The latency numbers are excellent from the perspective of very forgiving applications, a typical DAW runs with 1K or even larger sample buffers which is acceptable, but for many real time applications that is an eternity and so those are not typically built using Linux as the core but some dedicated RTOS.

edit: I had 100K / second before, this was in error. It's been 30 years ;)

If you read the article linked to in the article I linked to above (which is fairly out of date, from 2010):

https://blog.tsunanet.net/2010/11/how-long-does-it-take-to-m...

you will find that on Linux a context switch takes about 30 usec. More recent measurements that take account of the effect of the TLB flush put the range at 10-300usec.

That means that in 2010, on Linux, you could reasonably expect to do at least 30k/sec. In 2021, with realistic audio processing workloads, the range is probably 3-50k/sec.

The 486 is a much lower register count than contemporary processors, which accounts for the faster context switching.

Modern audio processing software on Linux can run with 64 sample buffers, not 1k.

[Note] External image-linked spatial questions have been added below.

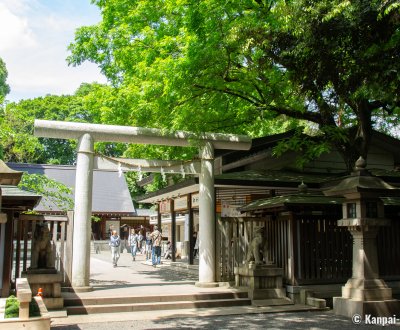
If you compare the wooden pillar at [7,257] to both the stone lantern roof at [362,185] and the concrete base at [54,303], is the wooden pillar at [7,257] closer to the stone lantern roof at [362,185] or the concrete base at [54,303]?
the concrete base at [54,303]

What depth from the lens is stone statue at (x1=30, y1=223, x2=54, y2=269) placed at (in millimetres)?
11219

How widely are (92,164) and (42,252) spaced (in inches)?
110

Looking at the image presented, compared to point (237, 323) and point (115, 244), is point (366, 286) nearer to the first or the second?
point (237, 323)

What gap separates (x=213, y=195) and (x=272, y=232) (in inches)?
81.2

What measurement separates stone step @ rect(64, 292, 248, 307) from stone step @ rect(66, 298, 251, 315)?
0.36ft

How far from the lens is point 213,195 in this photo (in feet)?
45.1

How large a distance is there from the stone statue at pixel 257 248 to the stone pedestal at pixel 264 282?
188 millimetres

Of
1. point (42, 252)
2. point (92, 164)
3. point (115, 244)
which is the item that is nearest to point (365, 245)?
point (92, 164)

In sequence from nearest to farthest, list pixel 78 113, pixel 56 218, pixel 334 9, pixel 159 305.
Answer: pixel 334 9 < pixel 159 305 < pixel 56 218 < pixel 78 113

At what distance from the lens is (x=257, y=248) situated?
41.6 ft

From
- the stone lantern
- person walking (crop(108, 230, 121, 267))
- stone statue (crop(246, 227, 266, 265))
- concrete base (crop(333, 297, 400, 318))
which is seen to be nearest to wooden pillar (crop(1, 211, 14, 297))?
stone statue (crop(246, 227, 266, 265))

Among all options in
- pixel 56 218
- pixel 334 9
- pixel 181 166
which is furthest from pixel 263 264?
pixel 334 9

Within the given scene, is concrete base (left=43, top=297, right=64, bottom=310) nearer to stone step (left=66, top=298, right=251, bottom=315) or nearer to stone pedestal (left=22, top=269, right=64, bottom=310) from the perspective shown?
stone pedestal (left=22, top=269, right=64, bottom=310)

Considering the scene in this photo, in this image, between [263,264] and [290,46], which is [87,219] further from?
[290,46]
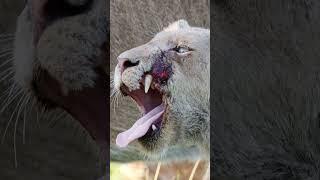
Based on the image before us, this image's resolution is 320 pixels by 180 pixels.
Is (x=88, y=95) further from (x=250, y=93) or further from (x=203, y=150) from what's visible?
(x=250, y=93)

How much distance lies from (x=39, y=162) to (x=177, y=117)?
0.87m

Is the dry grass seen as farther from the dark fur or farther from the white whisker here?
the white whisker

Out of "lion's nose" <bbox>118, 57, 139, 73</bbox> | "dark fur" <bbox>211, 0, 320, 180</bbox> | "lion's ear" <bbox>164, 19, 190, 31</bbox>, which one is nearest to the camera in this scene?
"lion's nose" <bbox>118, 57, 139, 73</bbox>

This recent paper on RT linux on RPi/Beagleboard single board systems concludes that on some of these relatively "low power" systems, 95% of latencies are in the 40-60usec range, which is completely adequate for the majority of RTOS tasks (but not all).

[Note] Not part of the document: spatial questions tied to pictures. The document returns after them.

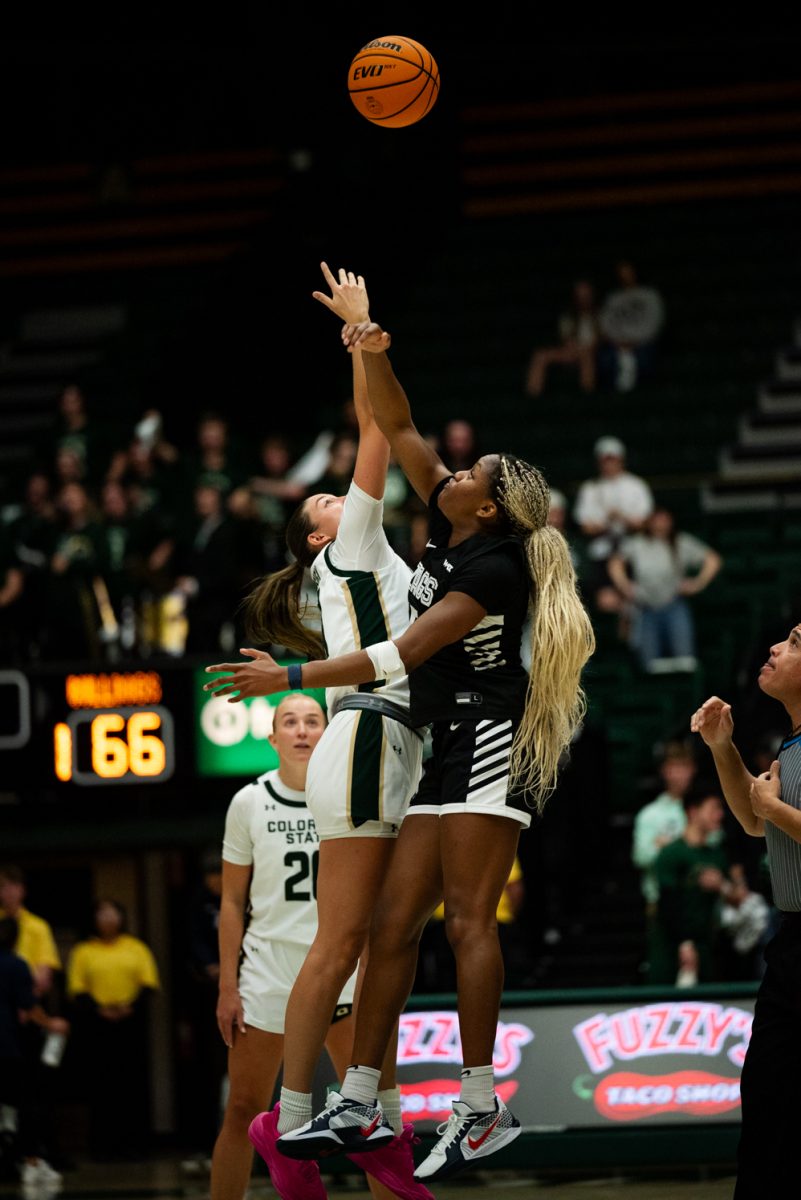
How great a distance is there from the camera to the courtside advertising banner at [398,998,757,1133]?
996cm

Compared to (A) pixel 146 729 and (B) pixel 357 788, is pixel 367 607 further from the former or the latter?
(A) pixel 146 729

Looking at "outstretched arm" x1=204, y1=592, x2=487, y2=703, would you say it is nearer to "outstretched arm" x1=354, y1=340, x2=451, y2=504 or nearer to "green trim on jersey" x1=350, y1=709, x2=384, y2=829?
"green trim on jersey" x1=350, y1=709, x2=384, y2=829

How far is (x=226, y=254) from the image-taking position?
22109 mm

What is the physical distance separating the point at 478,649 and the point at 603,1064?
4.45 metres

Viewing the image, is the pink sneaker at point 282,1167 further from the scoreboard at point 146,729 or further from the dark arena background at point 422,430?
the scoreboard at point 146,729

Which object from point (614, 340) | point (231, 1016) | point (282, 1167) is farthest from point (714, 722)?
point (614, 340)

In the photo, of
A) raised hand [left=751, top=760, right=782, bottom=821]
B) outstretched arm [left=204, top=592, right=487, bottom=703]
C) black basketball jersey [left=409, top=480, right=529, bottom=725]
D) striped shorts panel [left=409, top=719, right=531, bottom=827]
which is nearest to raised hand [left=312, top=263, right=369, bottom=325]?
black basketball jersey [left=409, top=480, right=529, bottom=725]

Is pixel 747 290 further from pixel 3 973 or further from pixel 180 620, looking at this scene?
pixel 3 973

https://www.mdpi.com/2073-431X/10/5/64/pdf

>"The majority of Linux kernels’ measurements with PREEMPT_RT-patched kernel show the minimum response latency to be below 50 μs, both in user and kernel space. The maximum worst-case response latency (wcrl) reached 147 μs for RPi3 and 160 μs for BBB in user space, and 67 μs and 76 μs, respectively, in kernel space (average values). Most of the latencies are quite below this maximum (90% and 95%, respectively, for user space and kernel space). In general, it seems that maximal latencies do not often cross these values."

[ ... ]

"As an outcome, Linux kernels patched with PREEMPT_RT on such devices have the ability to run in a deterministic way as long as a latency value of about 160 μs, as an upper bound, is an acceptable safety margin. Such results reconfirm the reliability of such COTS devices running Linux with real-time support and extend their life cycle for the running applications."

This slide presentation offers up very similar numbers with graphs, also on ARM systems (I think):

https://elinux.org/image/d/de/Real_Time_Linux_Scheduling_Per...

This article shows cyclictest, a very minimal scheduling latency tester, getting the following results on an x86_64 system:

"The average average latency (Avg) is 4.875 us and the average maximum latency (Max) is 20.750 us, with the Max latency on 23 us. So, the average latency raises by 1.875 us, while the average maximum raises by 1.875 us, with the maximum latency raised by 2 us."

https://bristot.me/demystifying-the-real-time-linux-latency/

They conclude

> "Maximum observed latency values generally range from a few microseconds on single-CPU systems to 250 microseconds on non-uniform memory access systems, which are acceptable values for a vast range of applications with sub-millisecond timing precision requirements. This way, PREEMPT_RT Linux closely fulfills theoretical fully-preemptive system assumptions that consider atomic scheduling operations with negligible overheads."

I'm not sure where you're getting your current info from, but I'm extremely confident that it's wrong. If I had to guess, you have not kept up with the impact of the PREEMPT_RT patchset on the kernel, nor scheduling improvements in general, but I don't know (obviously).

The last time that I've been actively involved with the development of real time control of time critical hardware on linux was about 2007 (very high speed stepper motor driven plasmacutter, slow down in a curve and you've ruined the workpiece), so for sure I'm out of the loop but I do have a fairly large Linux audio setup with all of the real time patches installed and clearly if it is possible to run with 64 sample buffers I have not been able to do so on my hardware, 1K really is the minimum before I get - inevitably, unfortunately - dropouts under relatively light load.

It might be worth documenting my setup (reproduced across three different machines, a laptop, an 'all-in-one' and a very beefy desktop), to see what could be improved because that difference is substantial.